The Native People of Vashon-Maury Island

On Friday evening, June 6, the Vashon-Maury Island Heritage Museum will open a new exhibit illustrating the culture of Vashon’s native people, the sxwobabc*, whose permanent villages thrived for thousands of years along the Quartermaster Harbor shoreline.  “Vashon Island’s Native People: Navigating Seas of Change,” will summarize some of the many events that combined to destabilize their culture in the mid-19th century. What historians and anthropologists know about their history is fragmentary, since diseases and rapid white settlement forced them onto reservations in just one generation. Fortunately, Lucy Slagham Gerand, who was born around 1843 in a longhouse on Vashon, ensured that a few details of the sxwobabc presence on Vashon would survive.

As a child Lucy accompanied her parents to Medicine Creek in December, 1854, when Governor Isaac Stevens persuaded the tribes of the South Sound to sign a treaty giving away most of their land. For the next 75 years she, like other Coast Salish people, struggled with disease and dislocation as they moved to  reservations and were urged to learn farming. She and her husband John Slagham found ways to adapt, learning new skills like gardening and knitting and continuing traditional ones such as fishing and clamming. They moved back to Vashon, and Lucy is remembered vividly by early pioneers. It is because Lucy shared many sxwobabc names for places on Vashon with an anthropologist in 1918 that we have inherited valuable details of their residence on Vashon Island.  Nine years later she described the villages of her childhood to a U.S. Court of Claims, with further  information about daily life and traditions from the deep-rooted culture of the sxwobabc.

Today the sxwobabc people are part of the Puyallup Tribe. Their descendants continue to come to Vashon and some live here. The Puyallup Tribe has been very successful economically in modern times, owning a port, two casinos, a hotel, and the largest Indian school in the country, Chief Leschi.

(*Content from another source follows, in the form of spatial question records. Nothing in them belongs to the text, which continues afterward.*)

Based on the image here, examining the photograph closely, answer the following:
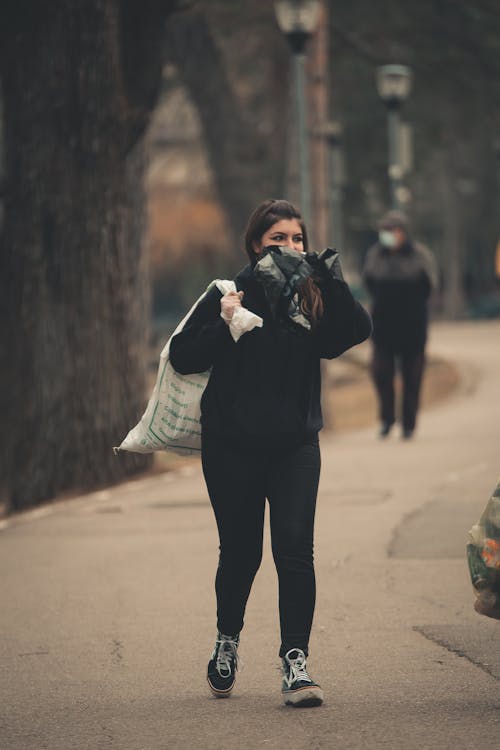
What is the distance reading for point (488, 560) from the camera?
5695 mm

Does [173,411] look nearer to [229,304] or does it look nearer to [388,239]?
[229,304]

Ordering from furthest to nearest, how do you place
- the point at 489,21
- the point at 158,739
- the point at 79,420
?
the point at 489,21 → the point at 79,420 → the point at 158,739

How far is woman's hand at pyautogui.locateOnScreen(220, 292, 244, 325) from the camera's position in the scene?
593cm

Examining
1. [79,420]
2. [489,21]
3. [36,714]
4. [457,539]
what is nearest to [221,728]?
[36,714]

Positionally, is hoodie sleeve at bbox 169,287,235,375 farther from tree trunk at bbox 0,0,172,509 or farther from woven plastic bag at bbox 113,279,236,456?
tree trunk at bbox 0,0,172,509

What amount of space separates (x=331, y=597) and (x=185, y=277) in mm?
55625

A grant from 4Culture has enabled the Vashon-Maury Island Heritage Museum to commission an original piece of art by Puyallup artist Shaun Peterson to highlight the sxwobabc exhibit. Peterson, whose heritage is Puyallup and Tulalip, has won awards and earned a reputation as an outstanding spokesman on south Coast Salish design. His sculpture will be displayed for the first time during the First Friday Art Tour, 5-9 pm, June 6.

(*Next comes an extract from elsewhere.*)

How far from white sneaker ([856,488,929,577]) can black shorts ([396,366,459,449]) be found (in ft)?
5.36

The Vashon-Maury Island Heritage Association thanks the sponsors who have made this exhibit possible, including 4Culture, Puget Sound Energy, DIG, Beth de Groen, Rick’s Diagnostic & Repair Service, The Hardware Store, John L. Scott Real Estate, and the Northwest School of Animal Massage. The exhibit will close March 15, 2015. For more information, go to
www.vashonheritage.org .

*The name “sxwobabc” means “swiftwater people,” perhaps referring to their extensive use of the waters between Vashon, Tacoma, and Gig Harbor where their close relatives lived.